Although audio and video have been a popular part of the Web for many years on sites such as YouTube, Dailymotion, and SoundCloud, they’ve always been second-class citizens, relying on third-party plug-ins (especially Flash) to operate. A reliance on plug-ins isn’t a good long-term plan for website owners or browser makers, not least because the user is responsible for keeping them up-to-date. Surely, updating audio and media capabilities along with the browser is best, especially since most browsers have a frequent update cycle nowadays.
Plug-ins can also cause stability issues, as Steve Jobs famously noted when detailing the reasons for not supporting Flash on iOS:
We also know firsthand that Flash is the number one reason Macs crash. We have been working with Adobe to fix these problems, but they have persisted for several years now. We don’t want to reduce the reliability and security of our iPhones, iPods, and iPads by adding Flash.

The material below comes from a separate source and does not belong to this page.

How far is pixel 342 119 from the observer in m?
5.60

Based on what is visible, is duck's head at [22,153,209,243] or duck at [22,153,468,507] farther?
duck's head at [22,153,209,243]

For these reasons, having audio and video natively in the browser is extremely important, and one of the big pushes in HTML5 has been toward making this happen in the form of a pair of media elements that are widely implemented in browsers today. These elements control playback of audio and video from multiple sources, and in addition to robust HTML implementation, they also have an extensive API and set of events, giving developers granular control over what they can do. Being part of the web platform, they interact well with other content—far beyond what was possible with sand-boxed plug-ins—making the new media elements true first-class web citizens.
After exploring the media elements, I’ll take a brief look at the future of multimedia on the Web, from audio mixing and effects APIs to the future (or at least a possible future) of real-time voice, video, and data communication—the WebRTC project.